## TASK DIRECTIONS
Without the images, repeat every line of the listing verbatim.

** Opening GIVEN RECORDS block **

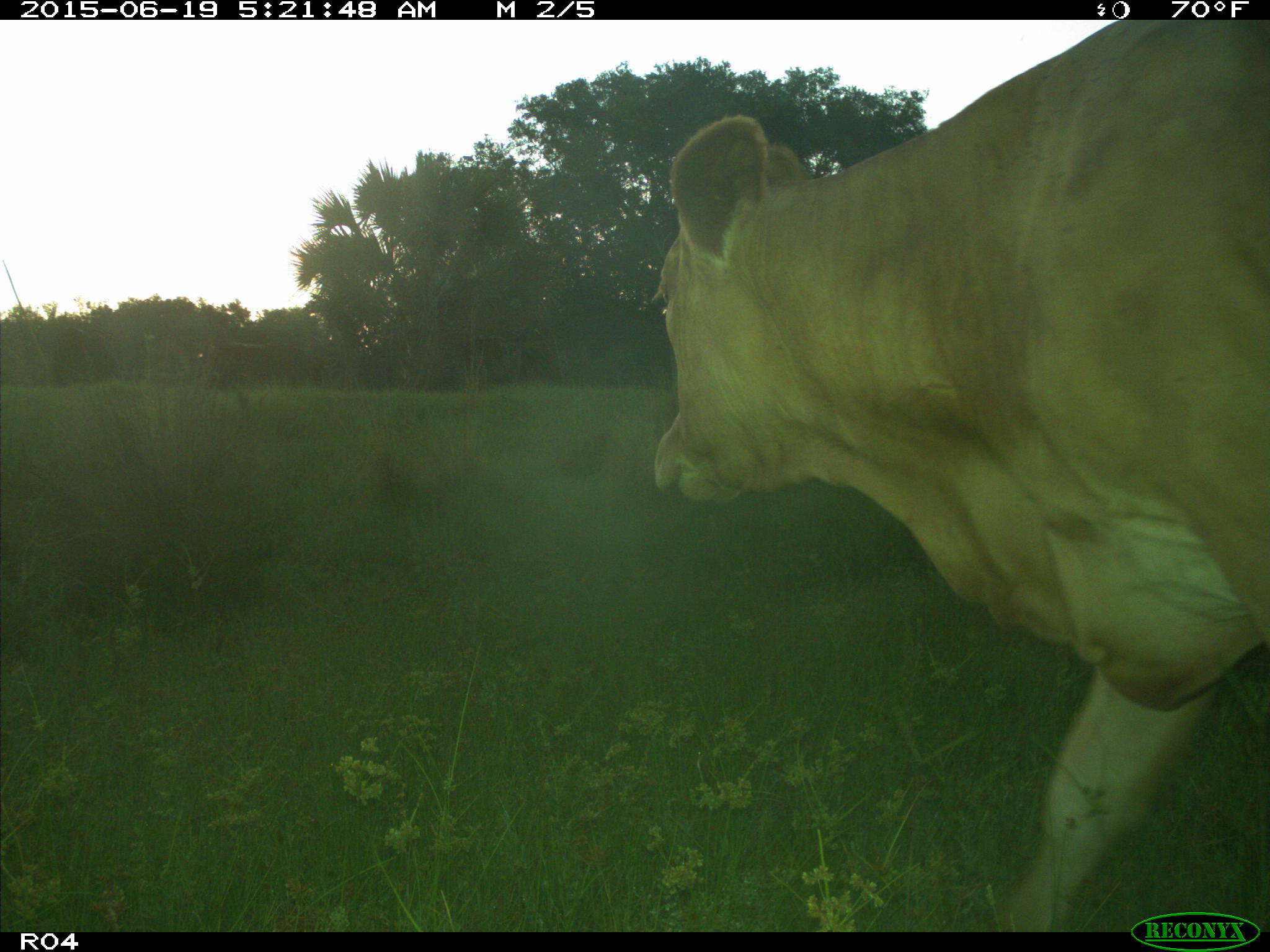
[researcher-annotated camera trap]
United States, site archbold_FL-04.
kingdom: Animalia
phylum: Chordata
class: Mammalia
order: Artiodactyla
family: Bovidae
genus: Bos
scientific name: Bos taurus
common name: domestic cow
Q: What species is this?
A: Bos taurus (domestic cow).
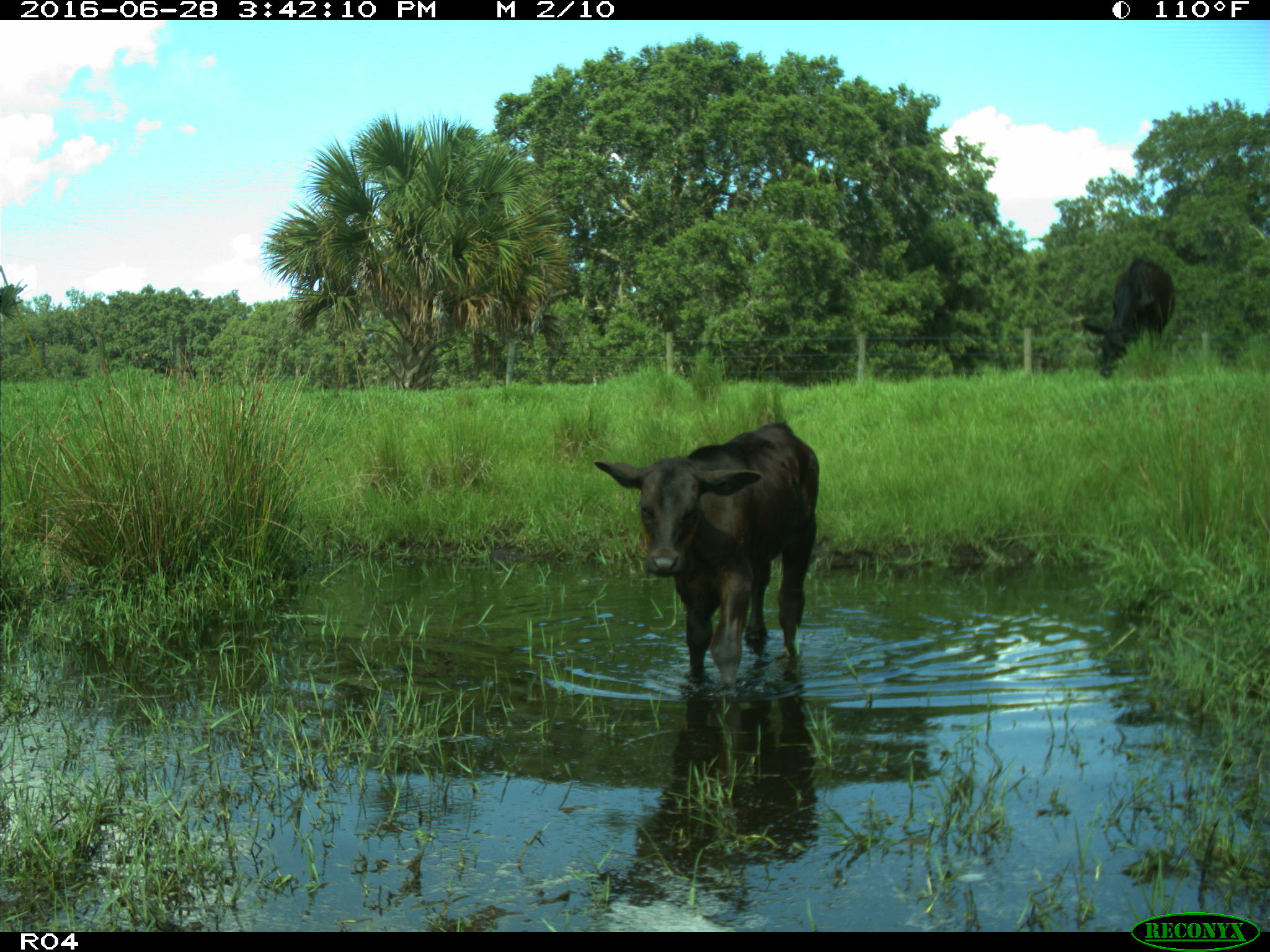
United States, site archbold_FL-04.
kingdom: Animalia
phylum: Chordata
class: Mammalia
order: Artiodactyla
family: Bovidae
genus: Bos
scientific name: Bos taurus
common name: domestic cow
Bos taurus (domestic cow).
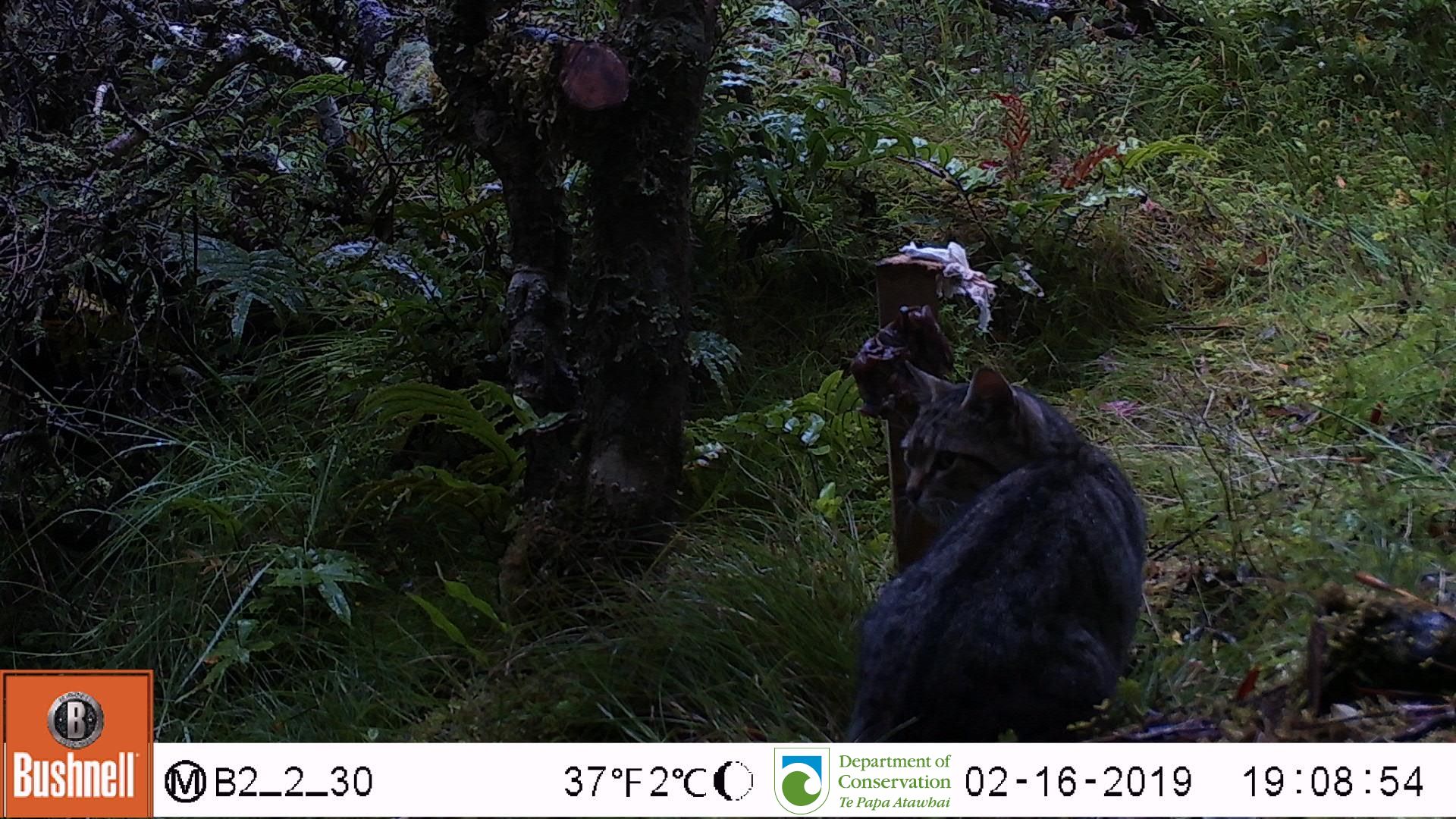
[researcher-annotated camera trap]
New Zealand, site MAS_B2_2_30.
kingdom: Animalia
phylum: Chordata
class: Mammalia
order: Carnivora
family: Felidae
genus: Felis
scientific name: Felis catus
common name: domestic cat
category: cat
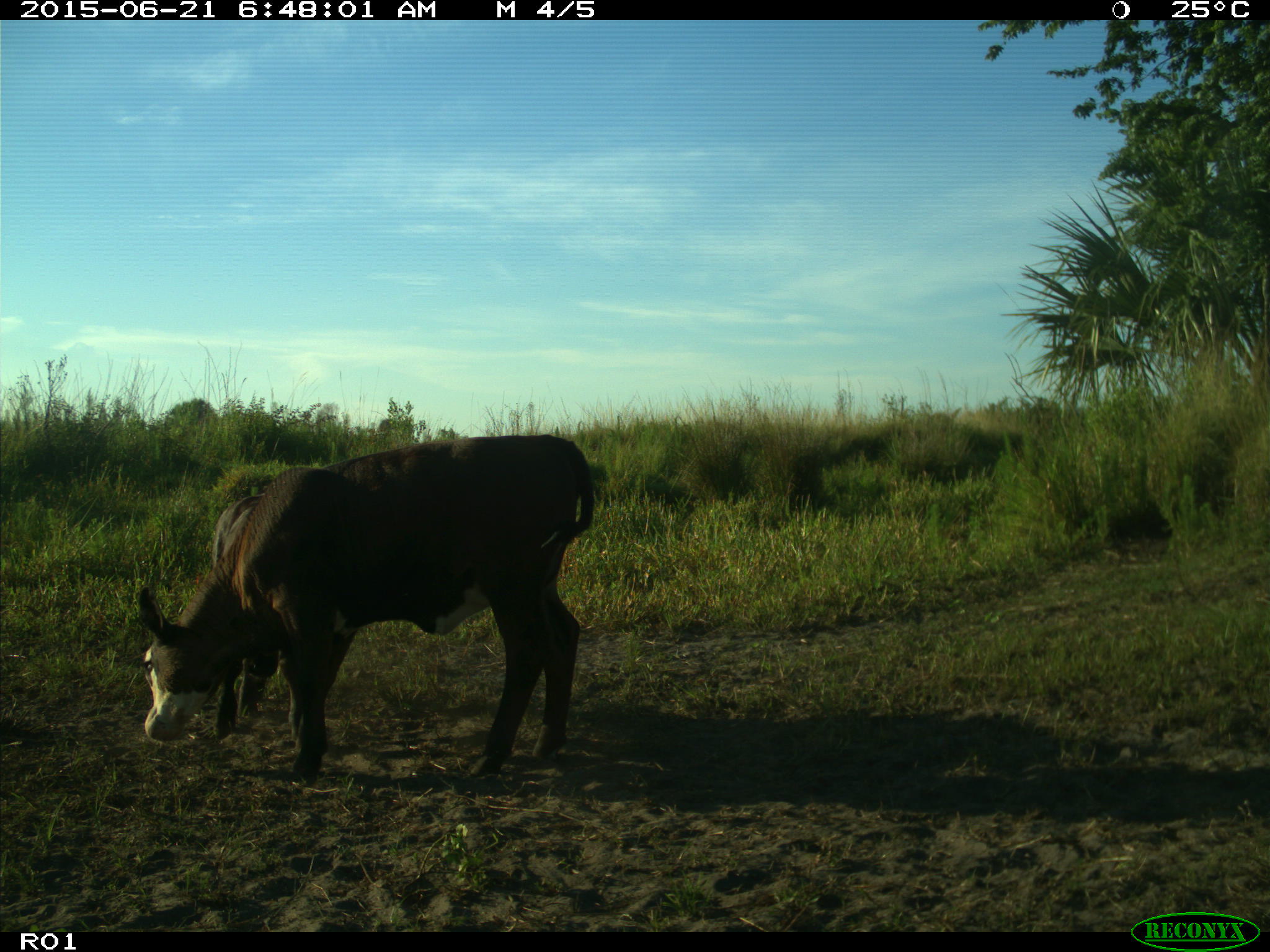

** Closing GIVEN RECORDS block **

## RESPONSE BELOW
[researcher-annotated camera trap]
United States, site archbold_FL-04.
kingdom: Animalia
phylum: Chordata
class: Mammalia
order: Artiodactyla
family: Bovidae
genus: Bos
scientific name: Bos taurus
common name: domestic cow
Q: What species is this?
A: Bos taurus (domestic cow).
United States, site archbold_FL-04.
kingdom: Animalia
phylum: Chordata
class: Mammalia
order: Artiodactyla
family: Bovidae
genus: Bos
scientific name: Bos taurus
common name: domestic cow
Bos taurus (domestic cow).
[researcher-annotated camera trap]
New Zealand, site MAS_B2_2_30.
kingdom: Animalia
phylum: Chordata
class: Mammalia
order: Carnivora
family: Felidae
genus: Felis
scientific name: Felis catus
common name: domestic cat
category: cat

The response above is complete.